### EXTRAIT DU TEXTE
────────────────────────────────────────
Forum citoyenD’emblée, le ton est donné. Ce soir, face à la centaine de personnes qui avaient répondu à l’appel du forum citoyen de la mairie de Mamoudzou, pas de langue de bois. Responsables associatifs ou religieux, chefs d’établissements scolaires ou simples citoyens, tous étaient venus écouter mais aussi interpeller les élus sur les questions de sécurité, autour de la vaste table du conseil municipal.
La majorité municipale égraine l’interminable liste des problèmes : « des vols et cambriolages dans la totalité des villages et des quartiers », « des problèmes de disputes entre bandes », « dans les rues, du racket, des sacs et des portefeuilles arrachés ». Et puis viennent les derniers faits divers marquant : 13 coups de couteaux reçus par un jeune à la sortie d’une boite de nuit, des jets de pierres à l’occasion d’un concert, un mort après une bagarre générale dans un autre, un enfant de 12 ans agressé et violé. La mairie annonce finalement que le jeune Raphael, tabassé par une bande à Tsoundzou au mois d’août vient de sortir du coma.

Enfin, une série de mesures pour réagir

« La mairie, seule n’a pas la solution, explique le maire. Les services de l’État, seuls, ne pourront rien. Mais, ensemble, on peut unir les forces pour que vive la paix. »
Dans ce sombre bilan, un point positif : la sécurisation relative des abords des établissements scolaires avec la création d’une brigade de 24 jeunes médiateurs déployés autour des collèges et des lycées. « La violence a plus ou moins quitté ces espaces. Maintenant, comment faire sortir cette violence des rues où elle s’est repliée ? »
────────────────────────────────────────
### DONNÉES FOURNIES
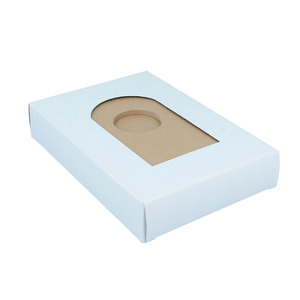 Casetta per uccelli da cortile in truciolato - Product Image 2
────────────────────────────────────────
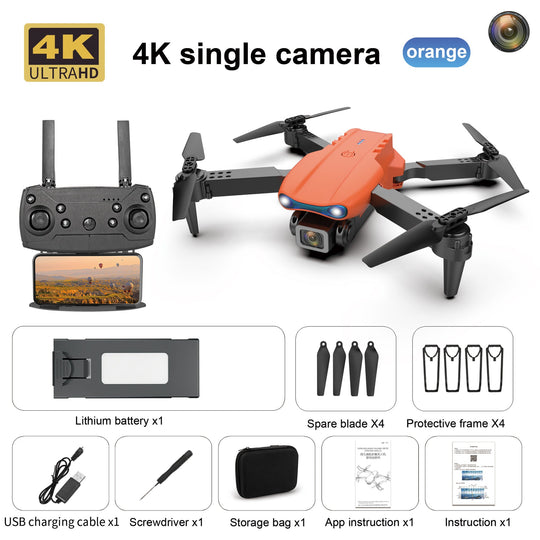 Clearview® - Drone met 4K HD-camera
────────────────────────────────────────
### CONSIGNE 1
D'après l'extrait, combien de jeunes médiateurs compte la brigade déployée autour des collèges et des lycées ?
### CONSIGNE 2
Recopiez le passage de l'extrait allant de « La majorité municipale » jusqu'à « sortir du coma. » inclus, en remplaçant « boite de nuit » par « discothèque ».

### VOTRE RÉPONSE 1
La brigade compte 24 jeunes médiateurs.

### VOTRE RÉPONSE 2
La majorité municipale égraine l’interminable liste des problèmes : « des vols et cambriolages dans la totalité des villages et des quartiers », « des problèmes de disputes entre bandes », « dans les rues, du racket, des sacs et des portefeuilles arrachés ». Et puis viennent les derniers faits divers marquant : 13 coups de couteaux reçus par un jeune à la sortie d’une discothèque, des jets de pierres à l’occasion d’un concert, un mort après une bagarre générale dans un autre, un enfant de 12 ans agressé et violé. La mairie annonce finalement que le jeune Raphael, tabassé par une bande à Tsoundzou au mois d’août vient de sortir du coma.